Unprovoked attacks against Arabs must stop.
But those who claim there is no difference between Israel and its enemies are completely mistaken.
There is an enormous difference between a state, a society, in which some people behave outrageously and one that glorifies their outrages.
Nobody will throw a parade or name a street or a square for the young Jews who attacked the Arab teenagers. The Jewish hoodlums were immediately put in prison. The prime minister’s office wasted no time in responding to news of the attack, saying, “We unequivocally condemn racist violence,” and urging the police to quickly bring the perpetrators to justice.
Within a few days, the Jerusalem District Attorney filed indictments against nine Israelis in the incident.
Just as importantly, the Israeli Ministry of Education ordered all schools to engage their students in discussions about the terrible events. And, in case any of the teachers happened to sympathize with the attackers, the ministry told schools to let students express their views but in the end, “the unequivocal message must be a condemnation of racism, of violence.”
In other words, there are violent racists in Israel. But the country as a whole opposes them and vehemently condemns their actions.
That sentiment, that opposition to racist violence, came from many quarters, including the rightist Likud party. The Speaker of Parliament, the Likud’s Reuven Rivlin, visited Julani in the hospital. He used the right word, “evil,” to describe what happened.
The Jerusalem Post, a right-of-center daily, fulminated against the perpetrators, calling the incident an “immoral act of violence,” which should not be confused with “legitimate acts of self-defense” aimed at protecting the country.
There are those who excuse the attack, arguing it pales in comparison to the actions of Palestinians. But that argument completely misses the point. While it is true that countless Israelis have been viciously attacked when they accidentally strayed into Palestinian areas, and thousands of innocent Israelis have been deliberately murdered by Palestinian suicide bombers, that is not the issue. Focusing on the morality, the behavior of the other side amounts to averting one’s eyes.
Israelis have always prided themselves in using force only for the sake of ensuring their survival, only for defense. And they have claimed for themselves and their country the mantle of democracy and morality. Israelis have embraced and defended the value of human life above all, citing the Talmudic maxim that when you save one life it is as if you saved the entire world.

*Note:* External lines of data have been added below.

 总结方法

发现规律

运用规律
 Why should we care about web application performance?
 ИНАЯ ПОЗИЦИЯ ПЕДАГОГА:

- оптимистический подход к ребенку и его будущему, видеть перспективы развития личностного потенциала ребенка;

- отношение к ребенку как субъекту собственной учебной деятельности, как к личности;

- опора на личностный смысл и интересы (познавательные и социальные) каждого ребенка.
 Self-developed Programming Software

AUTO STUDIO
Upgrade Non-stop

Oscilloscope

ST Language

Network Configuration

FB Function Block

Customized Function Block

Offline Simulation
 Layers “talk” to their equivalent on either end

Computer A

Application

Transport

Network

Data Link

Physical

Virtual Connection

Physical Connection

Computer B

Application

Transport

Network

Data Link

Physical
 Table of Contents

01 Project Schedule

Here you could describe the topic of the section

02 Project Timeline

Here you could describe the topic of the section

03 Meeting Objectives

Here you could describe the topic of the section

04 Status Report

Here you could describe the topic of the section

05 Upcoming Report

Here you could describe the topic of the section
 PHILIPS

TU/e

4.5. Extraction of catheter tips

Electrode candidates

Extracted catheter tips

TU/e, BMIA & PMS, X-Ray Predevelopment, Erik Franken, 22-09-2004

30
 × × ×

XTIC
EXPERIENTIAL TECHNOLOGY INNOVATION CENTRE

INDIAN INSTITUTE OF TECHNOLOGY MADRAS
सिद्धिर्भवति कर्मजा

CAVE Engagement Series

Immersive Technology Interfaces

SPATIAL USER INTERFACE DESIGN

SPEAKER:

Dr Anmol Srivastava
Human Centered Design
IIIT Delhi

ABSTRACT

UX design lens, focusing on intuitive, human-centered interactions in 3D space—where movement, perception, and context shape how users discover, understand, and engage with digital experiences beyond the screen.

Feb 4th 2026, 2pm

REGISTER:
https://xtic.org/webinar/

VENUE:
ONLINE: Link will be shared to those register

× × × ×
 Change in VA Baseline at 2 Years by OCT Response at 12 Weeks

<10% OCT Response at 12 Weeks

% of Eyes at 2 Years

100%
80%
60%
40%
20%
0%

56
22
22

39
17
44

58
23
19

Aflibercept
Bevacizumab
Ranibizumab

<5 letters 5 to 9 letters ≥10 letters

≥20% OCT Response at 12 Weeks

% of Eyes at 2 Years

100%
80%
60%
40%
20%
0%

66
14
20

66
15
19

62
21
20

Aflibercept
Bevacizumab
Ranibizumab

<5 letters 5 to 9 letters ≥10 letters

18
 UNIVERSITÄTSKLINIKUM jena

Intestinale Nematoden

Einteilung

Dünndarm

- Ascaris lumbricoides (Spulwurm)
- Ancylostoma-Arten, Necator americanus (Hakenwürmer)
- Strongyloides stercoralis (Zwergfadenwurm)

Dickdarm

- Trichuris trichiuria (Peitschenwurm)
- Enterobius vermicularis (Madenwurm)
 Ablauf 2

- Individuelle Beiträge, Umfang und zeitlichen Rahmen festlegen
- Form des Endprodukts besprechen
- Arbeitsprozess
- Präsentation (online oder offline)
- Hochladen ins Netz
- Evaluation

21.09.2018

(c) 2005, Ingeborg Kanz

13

That is why Israeli hospitals and doctors have even treated surviving suicide bombers alongside their victims.
While Israel’s critics have long demonized the country, those who know Israel know it as a society that genuinely wrestles with moral questions. The difficult decisions often leave part of the population angry and frustrated, but the country tries to do what is moral and what is right.
Israel cannot afford to let the fanatics in its midst destroy the country’s moral fiber. Fortunately, most Israelis know that, and know this is a battle they must win.